PML-N veteran Senator Raja Muhammad Zafarul Haq, in a speech tinged with emotions, recalled how Iran’s Prime Minister Dr Mossadeq had wept after some of his country’s legislators had blocked legislation to take over the Anglo-Iranian Oil Company. They did so because they were on the payroll of the UK, he added.

 

He recalled the Iranian PM had to dissolve parliament after certain lawmakers, who took advice from abroad, became a hurdle in the way of the country’s bid to retrieve its own assets.

 

The PML-N lawmaker reminded members how the East India Company had moved into the subcontinent and then gradually occupied it and took over its resources. He said flowery speeches and bogus justifications could not pave the way for the amendment of a law, which was enacted after thorough pondering by the makers of the 1973 Constitution, which was one of the achievements of late Zulfikar Ali Bhutto.

 

Referring to 16 countries with which Pakistan had agreements, he wondered if these nations would allow Pakistanis to become members of their parliaments and then become ministers. He cited the example of Moeen Qureshi, who served as caretaker PM, got his Pakistani ID card after becoming prime minister and then tried to locate the graves of his parents, buried in Pakistan.

 

Another PML-N Senator Zafar Ali Shah insisted that such a document should have not reached the desk of the chairman Senate and said a terrorist, who had killed 15 innocent people, enjoyed the right to vote even in Adiyala jail but could not take part in elections.
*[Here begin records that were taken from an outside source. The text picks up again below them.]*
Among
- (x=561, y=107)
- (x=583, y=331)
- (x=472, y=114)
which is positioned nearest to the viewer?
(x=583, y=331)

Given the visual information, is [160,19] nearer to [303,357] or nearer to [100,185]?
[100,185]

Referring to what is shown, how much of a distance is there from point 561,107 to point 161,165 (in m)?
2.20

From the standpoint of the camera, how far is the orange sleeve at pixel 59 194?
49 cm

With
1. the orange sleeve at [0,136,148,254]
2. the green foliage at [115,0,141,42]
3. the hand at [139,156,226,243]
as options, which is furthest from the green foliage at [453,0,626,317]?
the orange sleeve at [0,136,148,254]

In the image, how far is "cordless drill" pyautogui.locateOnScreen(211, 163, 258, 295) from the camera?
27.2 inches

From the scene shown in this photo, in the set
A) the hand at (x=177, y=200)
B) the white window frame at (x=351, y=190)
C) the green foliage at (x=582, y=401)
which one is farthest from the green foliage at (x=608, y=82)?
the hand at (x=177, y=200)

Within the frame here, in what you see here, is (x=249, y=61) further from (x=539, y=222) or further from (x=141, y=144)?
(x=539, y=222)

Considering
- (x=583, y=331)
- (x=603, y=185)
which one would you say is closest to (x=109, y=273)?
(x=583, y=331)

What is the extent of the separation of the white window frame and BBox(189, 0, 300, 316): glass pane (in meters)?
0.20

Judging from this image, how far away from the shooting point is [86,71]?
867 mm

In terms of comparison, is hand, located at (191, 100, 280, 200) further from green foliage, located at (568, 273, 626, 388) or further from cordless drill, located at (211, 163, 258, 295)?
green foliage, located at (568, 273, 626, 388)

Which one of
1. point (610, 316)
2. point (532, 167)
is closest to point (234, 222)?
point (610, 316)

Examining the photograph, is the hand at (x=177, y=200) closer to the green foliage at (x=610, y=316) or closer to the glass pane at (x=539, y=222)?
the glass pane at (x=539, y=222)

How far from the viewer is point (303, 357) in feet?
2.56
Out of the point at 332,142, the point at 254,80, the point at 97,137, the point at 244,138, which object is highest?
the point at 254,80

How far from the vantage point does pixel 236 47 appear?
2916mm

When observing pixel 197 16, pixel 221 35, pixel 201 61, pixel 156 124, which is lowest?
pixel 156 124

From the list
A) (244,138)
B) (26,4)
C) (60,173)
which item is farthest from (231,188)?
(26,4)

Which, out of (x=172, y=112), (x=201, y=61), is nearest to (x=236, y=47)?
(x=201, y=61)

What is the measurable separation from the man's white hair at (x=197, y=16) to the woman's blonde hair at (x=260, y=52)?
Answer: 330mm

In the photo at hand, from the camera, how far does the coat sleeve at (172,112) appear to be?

Likewise, Pakistanis with dual nationality had the right to cast their vote in elections but in no way should be permitted to take part in the electoral process.

 

MQM’s Tahir Hussain Mashhadi urged for the referral of the bill to the standing committee, where members having reservations could speak against it, saying he might have reservations against the bill as well.

 

Earlier, the law minister read out the names of the 16 countries, which included Australia, US, Canada, Italy Belgium, Ireland and New Zealand and said over 90 percent Pakistanis opted for dual nationality for the sake of jobs but they were patriotic and their hearts and minds were with Pakistan. The bill will enable them to take part in politics back home, he noted.

 

A call attention notice of Senator Farhatullah Babar was deferred after the Minister of State for Defence Sardar Saleem Haider sought its deferment. The notice pertains to the unauthorised sale of a 85 kanal piece of land by the Pakistan Navy leased to it in 1995 by the Capital Development Authority.

 

The minister assured the House there would be a discussion on the proposed amendment when the concerned standing committee would take it up and said the government wanted legislation after reaching a consensus. He contended that senators had the right to propose amendments in the proposed legislation.

 

INP adds: Later on, the bill was referred to the corresponding standing committees and the session was prorogued till 5pm today (Wednesday).